# I Lived It: Renewal of Carte de Séjour Vie Famille Privée Hautes-Alpes 2022



## ARPC (Aug 30, 2021)

I just wanted to post my experience renewing my Carte de Séjour Vie Famille Privée at the prefecture of the Hautes-Alpes in Gap in late 2022. I’m renewing for the first time, going from provisionnelle status to a two-year card. As usual it was a total bordel. I am always searching for information and experiences online for these processes, and so I want to put this here for fellow searchers. 

I want to highlight a couple of discrepancies that I experienced between what documents were requested on the forms I was sent and information I found online when I made the appointment, and what the representative wanted in the actual appointment. I know these surprises and different expectations are super typical in France, and these are the things I would have wanted to be prepared for. This refers only to the Hautes-Alpes Gap prefecture in late 2022.

◆ **Dataset entries**:

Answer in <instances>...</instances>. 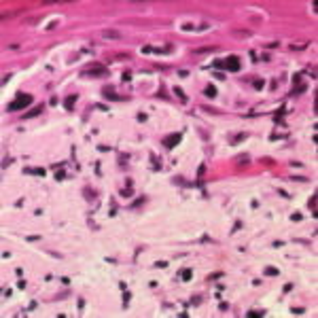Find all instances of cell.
I'll return each instance as SVG.
<instances>
[{
    "instance_id": "cell-1",
    "label": "cell",
    "mask_w": 318,
    "mask_h": 318,
    "mask_svg": "<svg viewBox=\"0 0 318 318\" xmlns=\"http://www.w3.org/2000/svg\"><path fill=\"white\" fill-rule=\"evenodd\" d=\"M30 102H32V96H23V93H19L15 102H11V104H8V110H17V108H21V106L30 104Z\"/></svg>"
},
{
    "instance_id": "cell-2",
    "label": "cell",
    "mask_w": 318,
    "mask_h": 318,
    "mask_svg": "<svg viewBox=\"0 0 318 318\" xmlns=\"http://www.w3.org/2000/svg\"><path fill=\"white\" fill-rule=\"evenodd\" d=\"M227 68H229V70H233V72H235V70L240 68V59L235 57V55H231V57H227Z\"/></svg>"
},
{
    "instance_id": "cell-3",
    "label": "cell",
    "mask_w": 318,
    "mask_h": 318,
    "mask_svg": "<svg viewBox=\"0 0 318 318\" xmlns=\"http://www.w3.org/2000/svg\"><path fill=\"white\" fill-rule=\"evenodd\" d=\"M178 140H180V136H178V134H176V136H170V138H166V147H168V149H172Z\"/></svg>"
},
{
    "instance_id": "cell-4",
    "label": "cell",
    "mask_w": 318,
    "mask_h": 318,
    "mask_svg": "<svg viewBox=\"0 0 318 318\" xmlns=\"http://www.w3.org/2000/svg\"><path fill=\"white\" fill-rule=\"evenodd\" d=\"M40 110H42V106H38V108H32L30 113H25V115H23V119H32V117H36V115H38Z\"/></svg>"
},
{
    "instance_id": "cell-5",
    "label": "cell",
    "mask_w": 318,
    "mask_h": 318,
    "mask_svg": "<svg viewBox=\"0 0 318 318\" xmlns=\"http://www.w3.org/2000/svg\"><path fill=\"white\" fill-rule=\"evenodd\" d=\"M104 36H106V38H119L121 34H119V32H113V30H106V32H104Z\"/></svg>"
},
{
    "instance_id": "cell-6",
    "label": "cell",
    "mask_w": 318,
    "mask_h": 318,
    "mask_svg": "<svg viewBox=\"0 0 318 318\" xmlns=\"http://www.w3.org/2000/svg\"><path fill=\"white\" fill-rule=\"evenodd\" d=\"M204 93H206V96H210V98H212V96L216 93V89H214V87L210 85V87H206V91H204Z\"/></svg>"
},
{
    "instance_id": "cell-7",
    "label": "cell",
    "mask_w": 318,
    "mask_h": 318,
    "mask_svg": "<svg viewBox=\"0 0 318 318\" xmlns=\"http://www.w3.org/2000/svg\"><path fill=\"white\" fill-rule=\"evenodd\" d=\"M74 100H76V96H70V98L66 100V108H70V106H72V102H74Z\"/></svg>"
},
{
    "instance_id": "cell-8",
    "label": "cell",
    "mask_w": 318,
    "mask_h": 318,
    "mask_svg": "<svg viewBox=\"0 0 318 318\" xmlns=\"http://www.w3.org/2000/svg\"><path fill=\"white\" fill-rule=\"evenodd\" d=\"M265 274H267V276H274V274H278V269H271V267H267V269H265Z\"/></svg>"
},
{
    "instance_id": "cell-9",
    "label": "cell",
    "mask_w": 318,
    "mask_h": 318,
    "mask_svg": "<svg viewBox=\"0 0 318 318\" xmlns=\"http://www.w3.org/2000/svg\"><path fill=\"white\" fill-rule=\"evenodd\" d=\"M293 314H303V307H293Z\"/></svg>"
}]
</instances>
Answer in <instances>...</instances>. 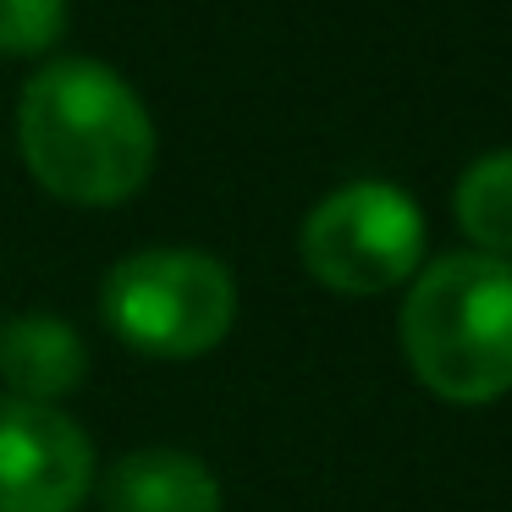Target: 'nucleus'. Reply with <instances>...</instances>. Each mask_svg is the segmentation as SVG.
I'll use <instances>...</instances> for the list:
<instances>
[{"label":"nucleus","mask_w":512,"mask_h":512,"mask_svg":"<svg viewBox=\"0 0 512 512\" xmlns=\"http://www.w3.org/2000/svg\"><path fill=\"white\" fill-rule=\"evenodd\" d=\"M17 144L34 182L61 204H127L155 171V122L122 72L89 56L39 67L23 89Z\"/></svg>","instance_id":"f257e3e1"},{"label":"nucleus","mask_w":512,"mask_h":512,"mask_svg":"<svg viewBox=\"0 0 512 512\" xmlns=\"http://www.w3.org/2000/svg\"><path fill=\"white\" fill-rule=\"evenodd\" d=\"M94 479V441L67 408L0 391V512H78Z\"/></svg>","instance_id":"39448f33"},{"label":"nucleus","mask_w":512,"mask_h":512,"mask_svg":"<svg viewBox=\"0 0 512 512\" xmlns=\"http://www.w3.org/2000/svg\"><path fill=\"white\" fill-rule=\"evenodd\" d=\"M94 496L105 512H221V479L199 452L138 446L94 479Z\"/></svg>","instance_id":"423d86ee"},{"label":"nucleus","mask_w":512,"mask_h":512,"mask_svg":"<svg viewBox=\"0 0 512 512\" xmlns=\"http://www.w3.org/2000/svg\"><path fill=\"white\" fill-rule=\"evenodd\" d=\"M100 314L133 353L182 364L215 353L232 336L237 281L204 248H138L111 265Z\"/></svg>","instance_id":"7ed1b4c3"},{"label":"nucleus","mask_w":512,"mask_h":512,"mask_svg":"<svg viewBox=\"0 0 512 512\" xmlns=\"http://www.w3.org/2000/svg\"><path fill=\"white\" fill-rule=\"evenodd\" d=\"M303 270L325 292L380 298L419 276L424 265V210L397 182H342L309 210L298 232Z\"/></svg>","instance_id":"20e7f679"},{"label":"nucleus","mask_w":512,"mask_h":512,"mask_svg":"<svg viewBox=\"0 0 512 512\" xmlns=\"http://www.w3.org/2000/svg\"><path fill=\"white\" fill-rule=\"evenodd\" d=\"M67 34V0H0V56H45Z\"/></svg>","instance_id":"1a4fd4ad"},{"label":"nucleus","mask_w":512,"mask_h":512,"mask_svg":"<svg viewBox=\"0 0 512 512\" xmlns=\"http://www.w3.org/2000/svg\"><path fill=\"white\" fill-rule=\"evenodd\" d=\"M402 358L430 397L485 408L512 391V265L490 254H441L419 265L397 314Z\"/></svg>","instance_id":"f03ea898"},{"label":"nucleus","mask_w":512,"mask_h":512,"mask_svg":"<svg viewBox=\"0 0 512 512\" xmlns=\"http://www.w3.org/2000/svg\"><path fill=\"white\" fill-rule=\"evenodd\" d=\"M83 375H89V342L61 314L34 309L0 325V386H6V397L61 408L83 386Z\"/></svg>","instance_id":"0eeeda50"},{"label":"nucleus","mask_w":512,"mask_h":512,"mask_svg":"<svg viewBox=\"0 0 512 512\" xmlns=\"http://www.w3.org/2000/svg\"><path fill=\"white\" fill-rule=\"evenodd\" d=\"M452 215L474 243V254L512 265V149H490L457 177Z\"/></svg>","instance_id":"6e6552de"}]
</instances>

◆ **Job A**: Render this sentence from the residence card post into Spanish: "I’m renewing for the first time, going from provisionnelle status to a two-year card."
◆ **Job B**:
For each statement, say whether the residence card post agrees with it (yes or no), and quote the words of the post that decide it.
(i) The writer handled the renewal at the prefecture in Gap.
(ii) This was the writer's third renewal of the card.
(iii) The writer presents the experience as applying to every prefecture in France.
The entries come from a separate source unrelated to the residence card post.

◆ **Task result A**: Estoy renovando por primera vez, pasando del estatus provisionnelle a una tarjeta de dos años.

◆ **Task result B**:
(i) Yes: "at the prefecture of the Hautes-Alpes in Gap in late 2022"
(ii) No: "I’m renewing for the first time"
(iii) No: "This refers only to the Hautes-Alpes Gap prefecture in late 2022."